Directives:
A - In the Belgian Beerfest 2017 forum thread below, at what web address did one poster expect the results to be posted?
B - Write the next part of the Belgian Beerfest 2017 forum thread, continuing from the point where it stops.
───── Page excerpt
# Belgian Beerfest 2017



## timmi9191 (1/4/17)

Anyone at the Hargreaves Hill that can post updates and results?


----------



## timmi9191 (1/4/17)

Bueller... Bueller....


----------



## breakbeer (2/4/17)

Any idea where/when results will be posted?

This is the 1st comp I've ever entered, not sure how it all works


----------



## The Ferment Horizon (2/4/17)

Results aren't up yet, but should be posted on the Vicbrew link within the next few days, I presume.
http://vicbrew.org/results.htm


----------



## breakbeer (2/4/17)

Thanks mate


----------



## The Ferment Horizon (2/4/17)

Results are up.
But unfortunately it doesn't look like my beer made it into the competition.
I guess dropping off on the day wasn't a wise decision.


----------



## SergeMarx (2/4/17)

where are the results?


----------



## Mardoo (2/4/17)

My pants are in a knots. My breath short really really. Where my results eh, resultwallah?

It's OK guys, it's just a comp


----------



## timmi9191 (2/4/17)
──────────
───── Given data
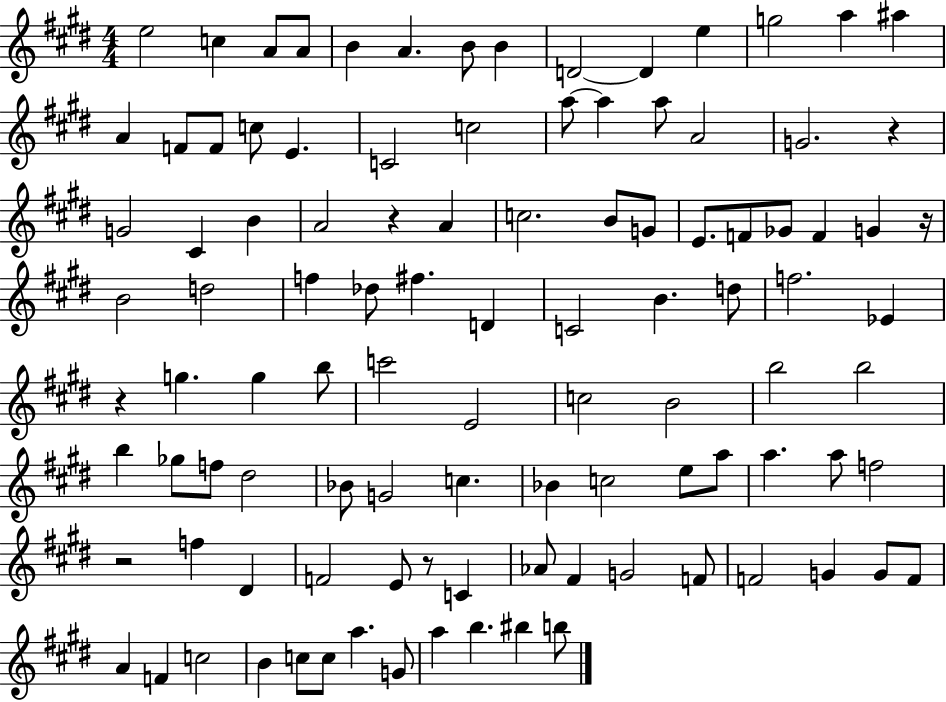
E5/h C5/q A4/e A4/e B4/q A4/q. B4/e B4/q D4/h D4/q E5/q G5/h A5/q A#5/q A4/q F4/e F4/e C5/e E4/q. C4/h C5/h A5/e A5/q A5/e A4/h G4/h. R/q G4/h C#4/q B4/q A4/h R/q A4/q C5/h. B4/e G4/e E4/e. F4/e Gb4/e F4/q G4/q R/s B4/h D5/h F5/q Db5/e F#5/q. D4/q C4/h B4/q. D5/e F5/h. Eb4/q R/q G5/q. G5/q B5/e C6/h E4/h C5/h B4/h B5/h B5/h B5/q Gb5/e F5/e D#5/h Bb4/e G4/h C5/q. Bb4/q C5/h E5/e A5/e A5/q. A5/e F5/h R/h F5/q D#4/q F4/h E4/e R/e C4/q Ab4/e F#4/q G4/h F4/e F4/h G4/q G4/e F4/e A4/q F4/q C5/h B4/q C5/e C5/e A5/q. G4/e A5/q B5/q. BIS5/q B5/e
──────────
Outputs for the tasks:
A - http://vicbrew.org/results.htm

B -
Where are the results?


----------



## timmi9191 (2/4/17)

The Ferment Horizon said:


> Results are up.
> But unfortunately it doesn't look like my beer made it into the competition.
> I guess dropping off on the day wasn't a wise decision.


Seriously, where are the results?


----------



## breakbeer (3/4/17)

Nothing in the link above

Anyone know where to find the results?


----------



## Edgebrew (3/4/17)

Timmi, hang in there. Some comps take a few days to get the results out. Waiting sucks but they will be released.


----------



## breakbeer (4/4/17)

Just a bit annoying when someone jumps on & says the results are out but doesn't say where


----------



## Edgebrew (4/4/17)

I agree


----------



## manticle (4/4/17)

breakbeer said:


> Just a bit annoying when someone jumps on & says the results are out but doesn't say where


My guess is they clicked the wrong window in the vicbrew results table (hence not finding their own entry).


----------



## WarmerBeer (4/4/17)

manticle said:


> My guess is they clicked the wrong window in the vicbrew results table (hence not finding their own entry).


Take your logic & reasoning and begone. 

This is the Internet, you clod.


----------



## manticle (4/4/17)

You are such a justin bieber fan


----------



## SergeMarx (4/4/17)

results are up folks


----------



## SergeMarx (4/4/17)

but... take it with a grain of salt - i think there are some issues


----------



## Edgebrew (4/4/17)

Errr... As Saison entry number goes up, the score goes down?


----------



## moonhead (5/4/17)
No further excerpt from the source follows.